REQUIRED WORK >>
Rewrite the comment on news and perception from "Another useful experiment" up to and including "on world events.", changing "newspaper" to "news website".

It's called "the news", not "the importants". Unusual, shocking and lurid
stories are much more likely to be newsworthy, but by definition they aren't
representative of what is actually happening in the world. Our perception of
the world is much more strongly influenced by emotive anecdotes than cold hard
facts. Violent crime rates in the western world have been significantly
declining for decades, but most people believe that the opposite is true;
multiple studies have found a correlation between news consumption and the
perception of high crime. It's very difficult for the news media to usefully
communicate important but gradual trends - rising incomes across the
developing world, wage stagnation in the developed world, the impact of
climate change, demographic shifts, the erosion of civil society etc.

I think that most journalists are well-intentioned and genuinely believe that
they are seekers of truth, but they operate in a system that reflects our
innate perceptual biases, our acquired cultural biases and the commercial
exigencies of media organisations.

Another useful experiment is to exclusively consume another country's news
media for a week or two, preferably a country you know very little about. A
week of reading a Ugandan or Nigerian newspaper provides a very different
perspective on world events.

------
nayuki
I appreciate how the article highlights the longevity of polyester-based
microfilm and the simple technology (lamp and magnifier) needed to read it.

RECORDS >>
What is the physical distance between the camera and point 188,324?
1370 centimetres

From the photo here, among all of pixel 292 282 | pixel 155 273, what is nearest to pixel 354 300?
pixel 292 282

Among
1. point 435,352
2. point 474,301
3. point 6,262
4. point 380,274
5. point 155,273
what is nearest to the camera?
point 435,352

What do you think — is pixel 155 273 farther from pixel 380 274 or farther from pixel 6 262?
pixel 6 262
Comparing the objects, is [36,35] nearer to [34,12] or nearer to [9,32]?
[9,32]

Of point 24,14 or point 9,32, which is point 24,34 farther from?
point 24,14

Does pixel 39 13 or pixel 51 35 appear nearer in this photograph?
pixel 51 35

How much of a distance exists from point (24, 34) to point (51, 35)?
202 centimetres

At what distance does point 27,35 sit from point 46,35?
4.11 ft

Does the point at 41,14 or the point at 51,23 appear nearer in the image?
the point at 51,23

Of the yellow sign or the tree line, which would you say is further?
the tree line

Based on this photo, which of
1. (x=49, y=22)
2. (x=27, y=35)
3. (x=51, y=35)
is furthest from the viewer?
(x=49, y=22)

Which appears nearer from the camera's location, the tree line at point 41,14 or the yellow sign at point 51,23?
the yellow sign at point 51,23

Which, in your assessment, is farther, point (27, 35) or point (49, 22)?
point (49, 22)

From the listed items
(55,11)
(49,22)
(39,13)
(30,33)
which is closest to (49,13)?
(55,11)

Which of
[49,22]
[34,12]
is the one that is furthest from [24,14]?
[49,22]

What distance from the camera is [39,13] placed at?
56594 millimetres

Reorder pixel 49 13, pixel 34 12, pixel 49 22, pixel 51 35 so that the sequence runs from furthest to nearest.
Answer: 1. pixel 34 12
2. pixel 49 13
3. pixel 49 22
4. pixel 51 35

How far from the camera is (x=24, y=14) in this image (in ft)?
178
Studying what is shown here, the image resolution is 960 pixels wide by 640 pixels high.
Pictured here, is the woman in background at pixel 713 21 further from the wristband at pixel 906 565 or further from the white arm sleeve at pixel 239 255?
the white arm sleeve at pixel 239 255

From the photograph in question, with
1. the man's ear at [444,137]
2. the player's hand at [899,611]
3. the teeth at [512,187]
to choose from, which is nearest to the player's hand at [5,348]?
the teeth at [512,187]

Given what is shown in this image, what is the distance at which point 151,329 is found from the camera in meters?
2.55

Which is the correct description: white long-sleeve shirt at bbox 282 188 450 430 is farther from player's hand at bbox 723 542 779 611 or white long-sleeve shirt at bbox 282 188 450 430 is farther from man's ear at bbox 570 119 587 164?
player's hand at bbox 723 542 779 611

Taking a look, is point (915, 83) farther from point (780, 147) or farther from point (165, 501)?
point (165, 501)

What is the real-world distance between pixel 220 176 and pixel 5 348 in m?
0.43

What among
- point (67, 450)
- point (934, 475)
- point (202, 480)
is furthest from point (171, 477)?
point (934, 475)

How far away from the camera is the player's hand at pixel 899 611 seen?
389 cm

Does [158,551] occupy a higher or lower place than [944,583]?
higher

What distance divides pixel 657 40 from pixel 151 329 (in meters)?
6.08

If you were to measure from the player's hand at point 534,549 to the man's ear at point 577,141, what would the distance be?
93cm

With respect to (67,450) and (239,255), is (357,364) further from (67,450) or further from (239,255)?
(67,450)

CORRECT RESPONSE >>
Another useful experiment is to exclusively consume another country's news
media for a week or two, preferably a country you know very little about. A
week of reading a Ugandan or Nigerian news website provides a very different
perspective on world events.